When he reported to the regional military committee, he had added a year to his age and two days later had found himself sitting on a hard bench with other boys in fatigues, lean, with cropped heads, listening to a noncommissioned officer's very military language, blunt but clear. He was talking about "tank phobia," explaining that there was no need to be afraid of tanks and that running away as they approached was a sure way to be had. You had to be smart. And the sergeant had even drawn a tank on the old blackboard, showing its vulnerable points: the caterpillar tracks, the fuel tank…

"In a nutshell: if you're scared of tanks, you've no place in the ranks," the sergeant concluded, highly pleased with his own wit.

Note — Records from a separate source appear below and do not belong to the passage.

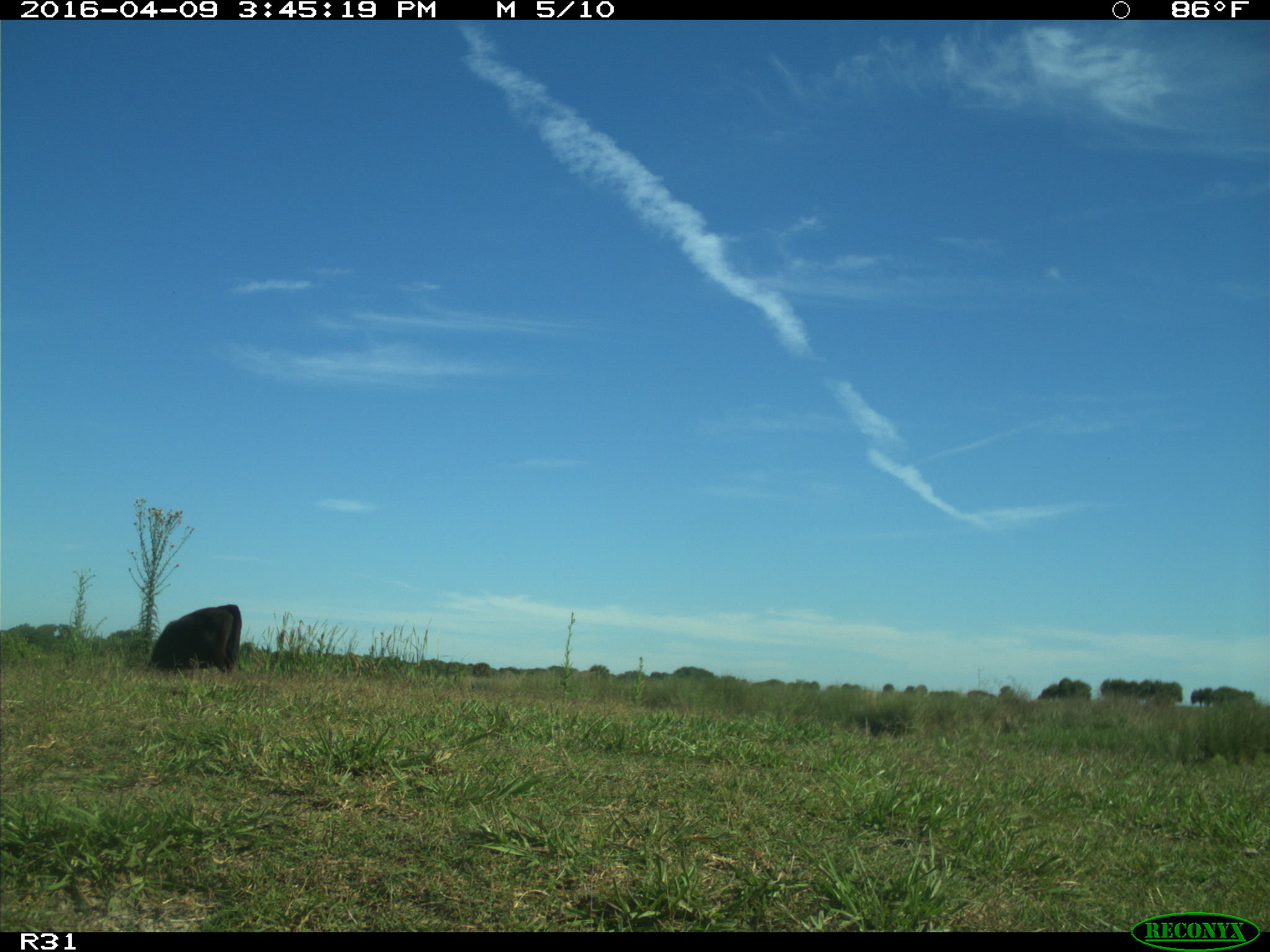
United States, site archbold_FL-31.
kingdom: Animalia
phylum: Chordata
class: Mammalia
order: Artiodactyla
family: Bovidae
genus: Bos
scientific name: Bos taurus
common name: domestic cow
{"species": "Bos taurus (domestic cow)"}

Two months later, in November, lying in a frozen trench, with his head raised slightly above the clods of frozen earth, Ivan was watching a line of tanks emerging from the transparent forest and slowly forming up. Beside him lay his rifle – it was still the ancient model invented by Mossin, a captain in the czarist army – and two bottles of explosive liquid. For the whole of their section, as they clung to this scrap of frozen earth, there were only seven antitank grenades.

Had it been possible to stand up, they could have seen the towers of the Kremlin with the aid of field glasses, through the cold fog to the rear of them.

"We're an hour's drive from Moscow," a soldier had said the previous day.

"Comrade Stalin's in Moscow," the officer replied. " Moscow will not fall."

Stalin!

And suddenly the temperature rose. For him, for their Country, they were ready to take on the tanks with their bare hands! For Stalin's sake it all made sense: the snow-filled trenches, their own greatcoats, which would soon stiffen forever under the gray sky, and the officer's harsh cry as he hurled himself beneath the deafening clatter of the tank tracks, his grenade in his hand, with the pin removed.